- **問題**
(1) 高校時代の思い出の文章のうち、「私はモバゲー内では「チェリー」から始まって「気の合う友達と普通の高校生活を送っていた。」で終わる部分を、「ツインテール」を「ポニーテール」に入れ替えて書き直してください。
(2) 下の一覧にある行をすべて、一字一句そのまま書き写してください。画像を示す部分は答えに入れないでください。

- **文章の抜粋**
戻ってくることのない青春のあの日
はてなインターネット文学賞「記憶に残っている、あの日」
素敵なお題があったので、せっかくなので書きたい思います。
これは私は高校1年生の頃の記憶。
(※記事の中に自転車の2人乗り、の話があります。もう10年前の話なので書きますが、自転車の2人乗りは違反です)
私の志望校は、制服の可愛い、家からかなり離れた、鶴見にある高校だった。
校則が緩めで、女の子が多くて、単位制の高校。
あまり頭が良くなかった私でも、なんとか合格することができて、ドキドキの高校生活がはじまった。
当時はモバゲーが流行っていて、入学前には、
「○○高校に入学します」ってプロフィールに書いてある人と繋がり、入学前から友達を作っていた。
その中にいたのがUという男の子だった。
入学式、クラス発表、私の中学からこの高校に入った子は2人しかなくて、同じクラスに知ってる顔はいなかった。
モバゲーでは写真のやり取りも、本名のやりとりもしてなかったので、モバゲー内でできた友達が同じクラスにいるのかもわからなかった。
私はモバゲー内では「チェリー」という名前だったんだけど(めちゃくちゃ恥ずかしいな。)
入学して1ヶ月経たないくらいから、他のクラスから私を見にくる人達が
あれ、チェリーじゃない?と噂していた。
(私のモバゲーのプロフィールで髪が長いことを特徴として書いてあった。当時、私の髪はお尻まで伸びていて、それをツインテールにしていた)
いつの間にか、チェリーというあだ名から、セーラーというあだ名になった私は
(セーラームーンからきていたらしい。全く知らない人からも呼ばれてすごい恥ずかしかったのを覚えてる)
気の合う友達と普通の高校生活を送っていた。
私の通っていた高校は圧倒的に女子が多くて、男子は少なかったが、1人気になる男の子がいた。
顔がカッコいいとかじゃなくて、面白くて、破天荒で、なんかほっとけなくて、背の小さい男の子。
いじられ役?というわけではないけど、その男の子の周りにはいつも人がいた。
ある日、通学のため電車に乗ると、その男の子が先に乗っていた。
それがきっかけで話すようになり、その男の子のが、モバゲーで知り合っていたUだと知った。
向こうは私のことを先にチェリーと認識していたが…(笑)
同じ電車に乗っていて、しかも私よりも前の駅から乗っていたUは、家も同じ区内にあって、駅も2つしか変わらず、近い方だった。(鶴見の学校なので、鶴見や川崎から通っている子が多かった)
帰りも同じ電車だし、それがきっかけでUと話すようになり、ある日から私たちは付き合うようになった。

- **課題の資料**

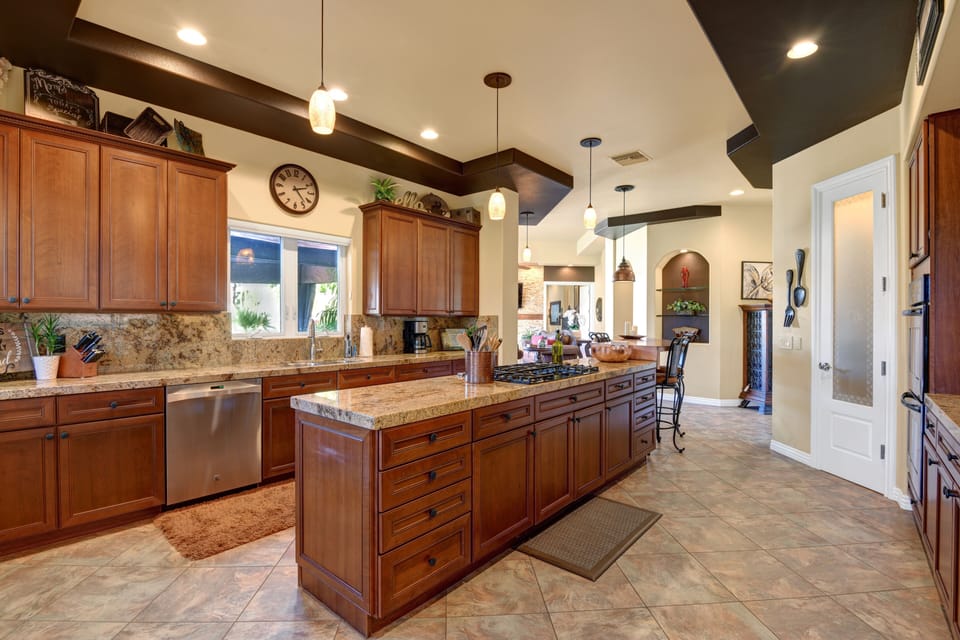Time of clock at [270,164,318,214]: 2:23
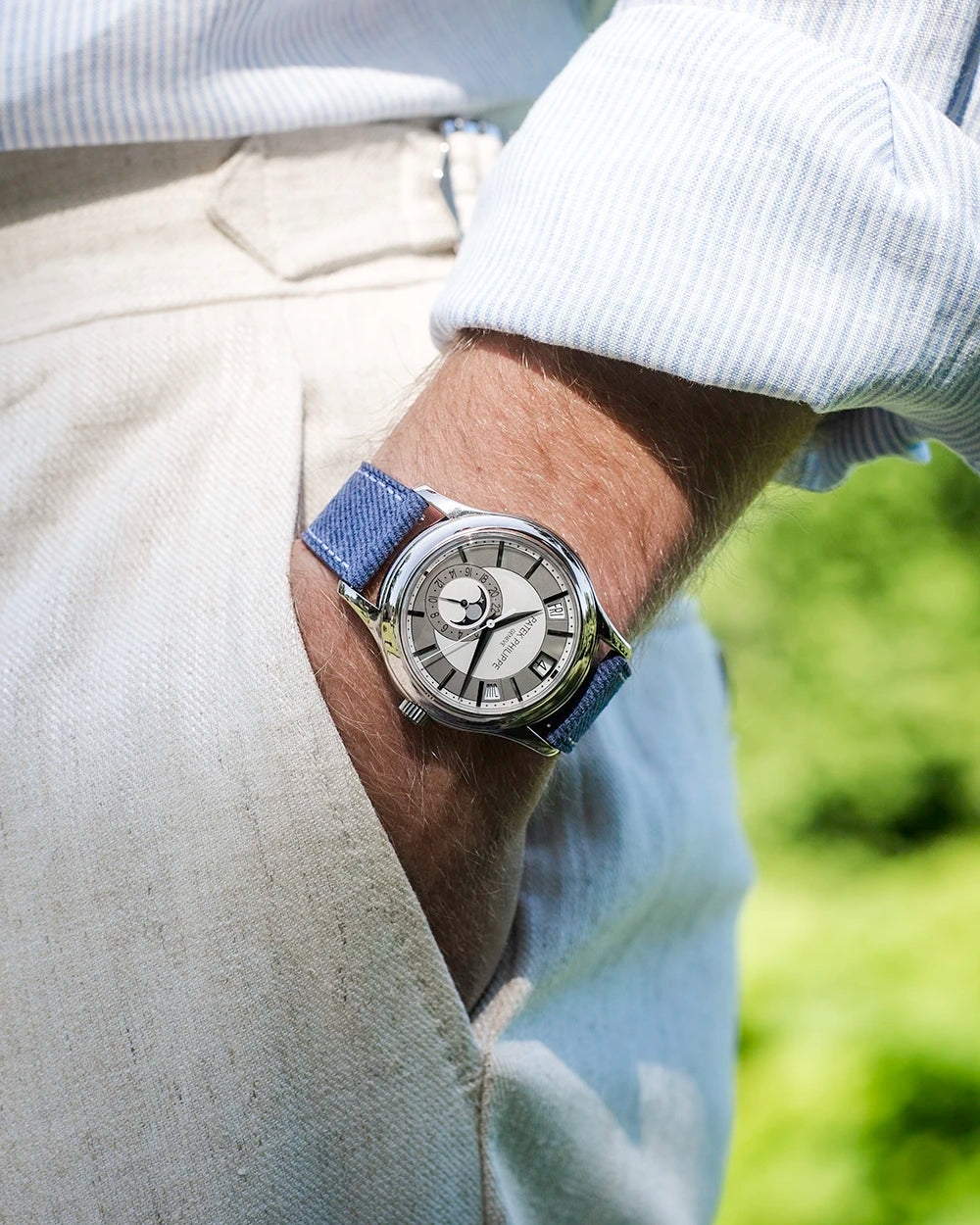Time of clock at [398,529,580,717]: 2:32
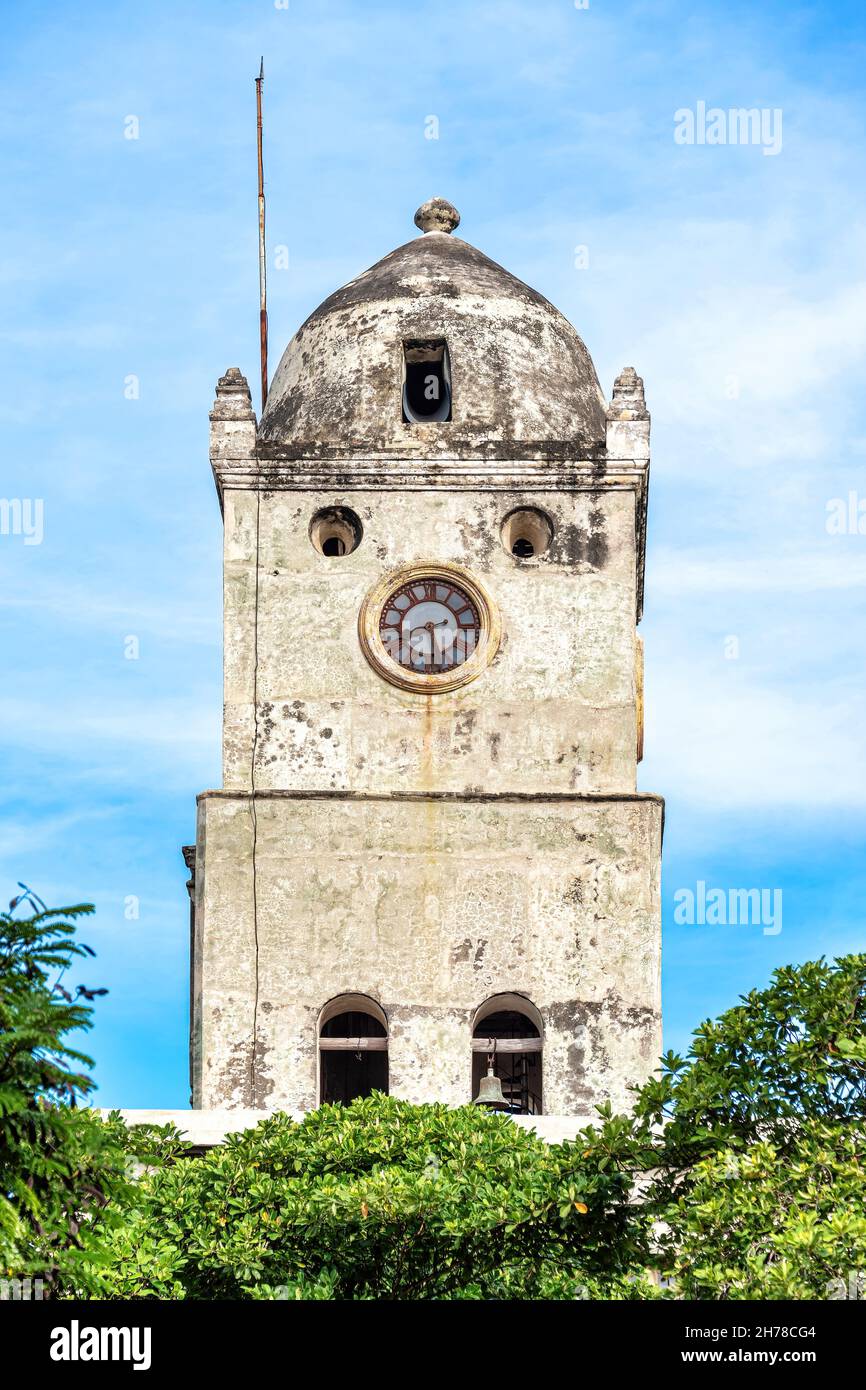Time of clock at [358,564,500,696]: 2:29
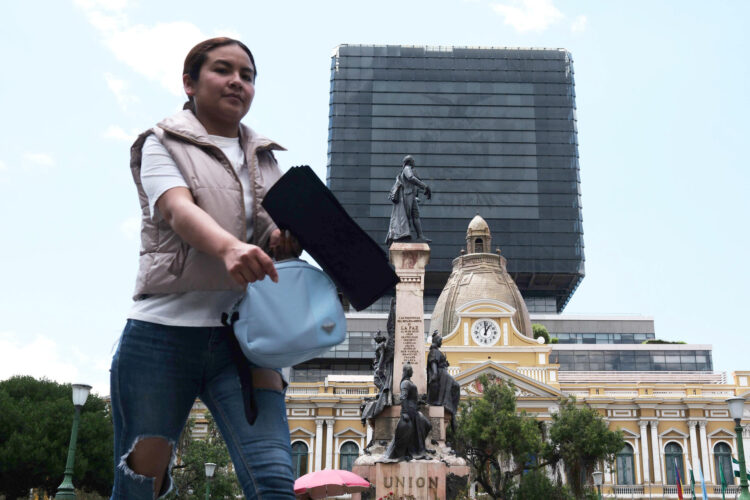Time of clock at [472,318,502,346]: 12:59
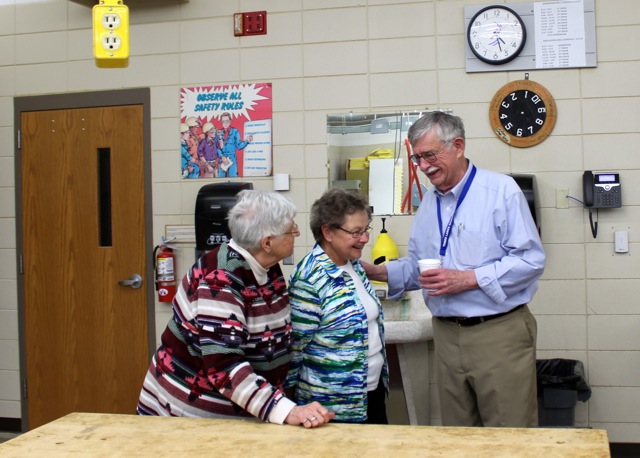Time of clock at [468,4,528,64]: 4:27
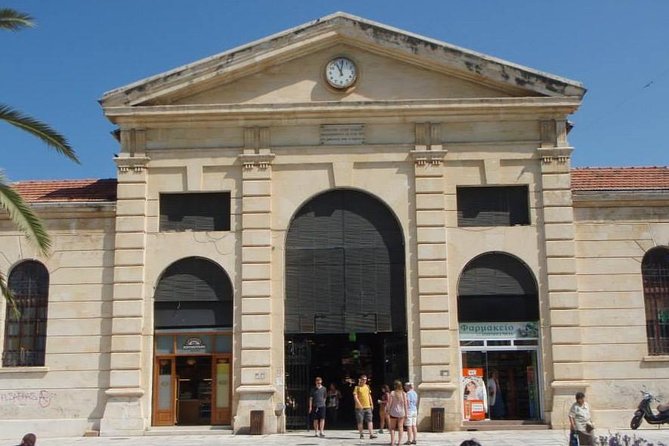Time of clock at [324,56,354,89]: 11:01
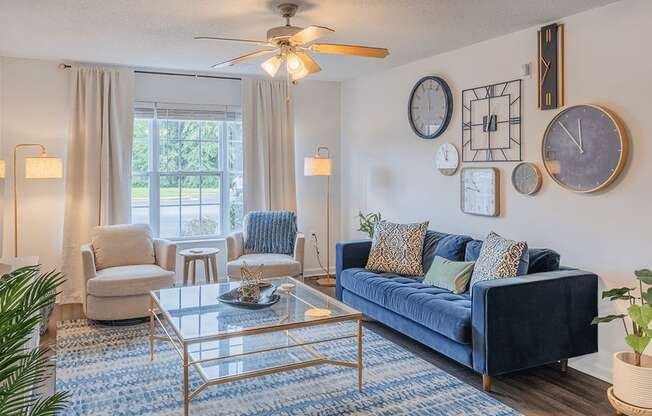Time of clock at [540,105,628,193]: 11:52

- **解答一覧**
(1)
私はモバゲー内では「チェリー」という名前だったんだけど(めちゃくちゃ恥ずかしいな。)
入学して1ヶ月経たないくらいから、他のクラスから私を見にくる人達が
あれ、チェリーじゃない?と噂していた。
(私のモバゲーのプロフィールで髪が長いことを特徴として書いてあった。当時、私の髪はお尻まで伸びていて、それをポニーテールにしていた)
いつの間にか、チェリーというあだ名から、セーラーというあだ名になった私は
(セーラームーンからきていたらしい。全く知らない人からも呼ばれてすごい恥ずかしかったのを覚えてる)
気の合う友達と普通の高校生活を送っていた。

(2)
Time of clock at [270,164,318,214]: 2:23
Time of clock at [398,529,580,717]: 2:32
Time of clock at [358,564,500,696]: 2:29
Time of clock at [472,318,502,346]: 12:59
Time of clock at [468,4,528,64]: 4:27
Time of clock at [324,56,354,89]: 11:01
Time of clock at [540,105,628,193]: 11:52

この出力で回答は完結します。